Les propos de Denise Bombardier sur les francophones hors Québec font réagir

La journaliste et romancière Denise bombardier, aux côtés de l'ancien premier ministre du Canada, Jean Chrétien, sur le plateau de l'émission Tout le monde en parle. Capture d'écran

MONTRÉAL – De passage à la très populaire émission québécoise, Tout le monde en parle, diffusée le dimanche 21 octobre, la journaliste et romancière Denise Bombardier a provoqué un tollé sur les médias sociaux auprès des communautés francophones de l’extérieur du Québec.  

BENJAMIN VACHET
bvachet@tfo.org | @BVachet

« On ne peut pas dire que c’est le Canada qui a fait que les Québécois parlent encore français.
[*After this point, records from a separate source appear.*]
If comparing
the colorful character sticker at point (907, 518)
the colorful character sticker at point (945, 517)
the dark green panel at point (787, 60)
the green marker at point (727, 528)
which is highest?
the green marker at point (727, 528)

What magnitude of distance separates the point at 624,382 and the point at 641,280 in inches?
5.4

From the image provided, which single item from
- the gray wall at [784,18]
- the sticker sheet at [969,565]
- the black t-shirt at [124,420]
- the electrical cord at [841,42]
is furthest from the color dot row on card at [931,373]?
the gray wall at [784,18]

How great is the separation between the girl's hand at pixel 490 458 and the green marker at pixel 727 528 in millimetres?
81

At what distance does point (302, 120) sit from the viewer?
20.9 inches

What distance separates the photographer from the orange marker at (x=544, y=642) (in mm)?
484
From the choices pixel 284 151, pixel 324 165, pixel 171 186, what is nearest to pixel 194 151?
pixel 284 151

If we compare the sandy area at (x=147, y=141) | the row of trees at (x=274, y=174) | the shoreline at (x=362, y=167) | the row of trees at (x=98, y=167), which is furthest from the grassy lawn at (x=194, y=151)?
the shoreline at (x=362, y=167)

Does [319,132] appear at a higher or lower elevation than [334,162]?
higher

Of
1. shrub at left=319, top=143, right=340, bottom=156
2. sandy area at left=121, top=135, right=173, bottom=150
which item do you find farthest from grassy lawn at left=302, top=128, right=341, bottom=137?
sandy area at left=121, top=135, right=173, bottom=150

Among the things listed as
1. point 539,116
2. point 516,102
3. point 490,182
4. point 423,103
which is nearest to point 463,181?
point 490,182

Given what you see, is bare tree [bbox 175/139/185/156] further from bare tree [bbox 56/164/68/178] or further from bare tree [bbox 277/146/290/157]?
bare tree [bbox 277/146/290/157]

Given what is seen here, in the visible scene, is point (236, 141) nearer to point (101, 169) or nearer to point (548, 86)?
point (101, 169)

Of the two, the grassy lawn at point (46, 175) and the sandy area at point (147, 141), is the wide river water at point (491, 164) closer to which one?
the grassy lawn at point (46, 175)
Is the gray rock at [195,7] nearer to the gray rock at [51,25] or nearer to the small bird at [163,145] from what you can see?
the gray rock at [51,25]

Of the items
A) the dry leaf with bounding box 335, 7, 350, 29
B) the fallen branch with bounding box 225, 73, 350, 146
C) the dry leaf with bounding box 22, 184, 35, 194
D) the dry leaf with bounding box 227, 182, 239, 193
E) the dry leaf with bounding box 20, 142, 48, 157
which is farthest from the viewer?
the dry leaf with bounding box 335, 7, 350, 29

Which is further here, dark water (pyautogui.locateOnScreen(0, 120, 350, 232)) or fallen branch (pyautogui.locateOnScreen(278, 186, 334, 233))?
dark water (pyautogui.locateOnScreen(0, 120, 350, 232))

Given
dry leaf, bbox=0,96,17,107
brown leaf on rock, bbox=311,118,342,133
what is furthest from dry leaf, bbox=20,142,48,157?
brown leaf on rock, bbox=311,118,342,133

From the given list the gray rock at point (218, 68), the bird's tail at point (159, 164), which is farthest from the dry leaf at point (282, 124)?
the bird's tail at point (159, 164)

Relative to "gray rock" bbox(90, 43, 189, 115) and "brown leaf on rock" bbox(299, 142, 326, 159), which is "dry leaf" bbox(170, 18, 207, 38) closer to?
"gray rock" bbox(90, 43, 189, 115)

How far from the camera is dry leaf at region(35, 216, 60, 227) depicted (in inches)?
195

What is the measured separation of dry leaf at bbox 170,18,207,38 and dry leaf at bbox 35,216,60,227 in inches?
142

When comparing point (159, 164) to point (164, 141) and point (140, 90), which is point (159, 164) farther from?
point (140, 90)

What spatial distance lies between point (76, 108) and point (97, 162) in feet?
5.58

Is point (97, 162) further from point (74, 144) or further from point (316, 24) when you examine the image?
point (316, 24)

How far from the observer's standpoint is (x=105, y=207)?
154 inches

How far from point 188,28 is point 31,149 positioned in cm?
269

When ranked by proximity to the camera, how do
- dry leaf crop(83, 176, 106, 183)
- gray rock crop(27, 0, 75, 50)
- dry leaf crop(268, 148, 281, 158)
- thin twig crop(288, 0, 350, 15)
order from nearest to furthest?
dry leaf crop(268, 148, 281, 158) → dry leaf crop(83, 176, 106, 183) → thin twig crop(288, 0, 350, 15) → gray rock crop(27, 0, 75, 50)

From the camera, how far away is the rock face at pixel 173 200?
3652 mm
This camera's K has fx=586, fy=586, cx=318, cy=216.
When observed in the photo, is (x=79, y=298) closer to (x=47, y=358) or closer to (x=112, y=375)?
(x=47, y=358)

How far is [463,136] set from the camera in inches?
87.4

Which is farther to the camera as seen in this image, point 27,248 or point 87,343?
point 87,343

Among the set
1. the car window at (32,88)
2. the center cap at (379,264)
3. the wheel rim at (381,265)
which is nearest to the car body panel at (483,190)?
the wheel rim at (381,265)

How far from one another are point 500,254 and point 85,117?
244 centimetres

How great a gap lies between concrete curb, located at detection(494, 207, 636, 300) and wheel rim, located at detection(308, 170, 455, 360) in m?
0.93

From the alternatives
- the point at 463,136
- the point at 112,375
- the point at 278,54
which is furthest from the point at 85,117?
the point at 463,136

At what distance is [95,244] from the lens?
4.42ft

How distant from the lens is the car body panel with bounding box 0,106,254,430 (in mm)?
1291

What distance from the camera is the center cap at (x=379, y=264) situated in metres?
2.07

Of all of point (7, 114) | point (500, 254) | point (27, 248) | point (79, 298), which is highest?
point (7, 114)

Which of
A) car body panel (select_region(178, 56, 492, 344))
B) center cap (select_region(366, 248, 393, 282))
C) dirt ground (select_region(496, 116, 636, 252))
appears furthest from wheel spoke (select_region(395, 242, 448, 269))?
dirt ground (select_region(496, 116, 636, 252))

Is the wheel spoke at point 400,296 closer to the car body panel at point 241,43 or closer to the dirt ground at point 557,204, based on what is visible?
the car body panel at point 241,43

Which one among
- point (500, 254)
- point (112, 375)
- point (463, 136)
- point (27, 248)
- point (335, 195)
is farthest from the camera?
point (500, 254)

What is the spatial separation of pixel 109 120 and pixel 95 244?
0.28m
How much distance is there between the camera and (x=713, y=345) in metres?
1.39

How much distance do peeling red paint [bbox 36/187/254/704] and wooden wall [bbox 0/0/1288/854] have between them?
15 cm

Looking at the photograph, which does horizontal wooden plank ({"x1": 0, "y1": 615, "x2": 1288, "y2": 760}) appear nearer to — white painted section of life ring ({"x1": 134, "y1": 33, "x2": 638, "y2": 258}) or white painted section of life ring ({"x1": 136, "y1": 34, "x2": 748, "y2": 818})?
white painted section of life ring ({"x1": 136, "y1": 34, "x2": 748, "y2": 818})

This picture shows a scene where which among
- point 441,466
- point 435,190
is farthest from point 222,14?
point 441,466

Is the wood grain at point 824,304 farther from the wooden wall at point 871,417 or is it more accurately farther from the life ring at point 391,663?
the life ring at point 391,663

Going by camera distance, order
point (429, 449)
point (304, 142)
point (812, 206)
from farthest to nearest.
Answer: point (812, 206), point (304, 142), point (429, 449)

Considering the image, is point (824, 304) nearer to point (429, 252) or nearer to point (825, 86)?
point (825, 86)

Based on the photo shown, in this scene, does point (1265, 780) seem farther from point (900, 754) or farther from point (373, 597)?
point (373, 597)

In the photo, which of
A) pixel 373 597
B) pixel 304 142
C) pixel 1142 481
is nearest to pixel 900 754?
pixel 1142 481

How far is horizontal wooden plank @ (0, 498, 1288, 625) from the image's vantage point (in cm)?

À travers le Canada, toutes les communautés francophones ont à peu près disparu. Il en reste encore un peu en Ontario. Au Manitoba, je suis allée encore au mois de janvier, chez les Métis, on ne parle plus le français. C’est parce que le nationalisme québécois, ça a été le vecteur qui a permis au français d’exister et de persister », a lancé Mme Bombardier dans un échange avec l’ancien premier ministre du Canada, Jean Chrétien.

Ses propos lors du rendez-vous hebdomadaire québécois Tout le monde en parle, à l’antenne de Radio-Canada, ont rapidement suscité des réactions indignées sur les médias sociaux, qui se sont poursuivies encore ce lundi.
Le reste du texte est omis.